Kasım 2015’te Viyana’da toplanan, aralarında Türkiye ve İran’ın da bulunduğu 17 ülkeden oluşan Uluslararası Suriye Destek Grubu, çete gruplarına desteğiyle bilinen Suudi Arabistan’a muhalefeti birleştirme görevi verildi. 8-10 Aralık 2015’de Riyad’da yapılan toplantının ardından Cenevre-3 görüşmelerine katılacak muhalefetin heyeti belirlendi.

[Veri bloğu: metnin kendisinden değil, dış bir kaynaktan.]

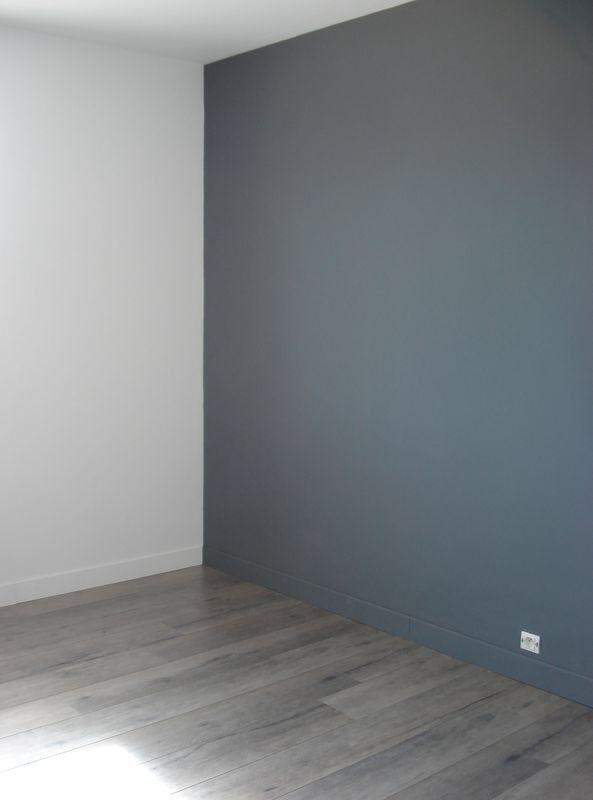 Ide couleur mur chambre parentale chambre grise et Couleur mur chambre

KÜRTLER YİNE DAVET EDİLMEDİ
Cenevre-3 görüşmelerine katılacak olan kesimlere davetiyelerin gönderileceği son güne kadar PYD’nin de görüşmelere davet edileceği söylense de gerçekte öyle olmadı. Kürtler Cenevre-3 görüşmelerine bireysel olarak katılma daveti aldılar ama görüşmelere katılmayacaklarını açıkladılar.
Son güne kadar Kürtler olmadan Suriye’de siyasi çözüm olmaz diyen uluslararası güçler, Kürtlerin görüşmelere davet edilmemesini yine Türkiye ve bölgesel güçlerin tutumuna bağladı.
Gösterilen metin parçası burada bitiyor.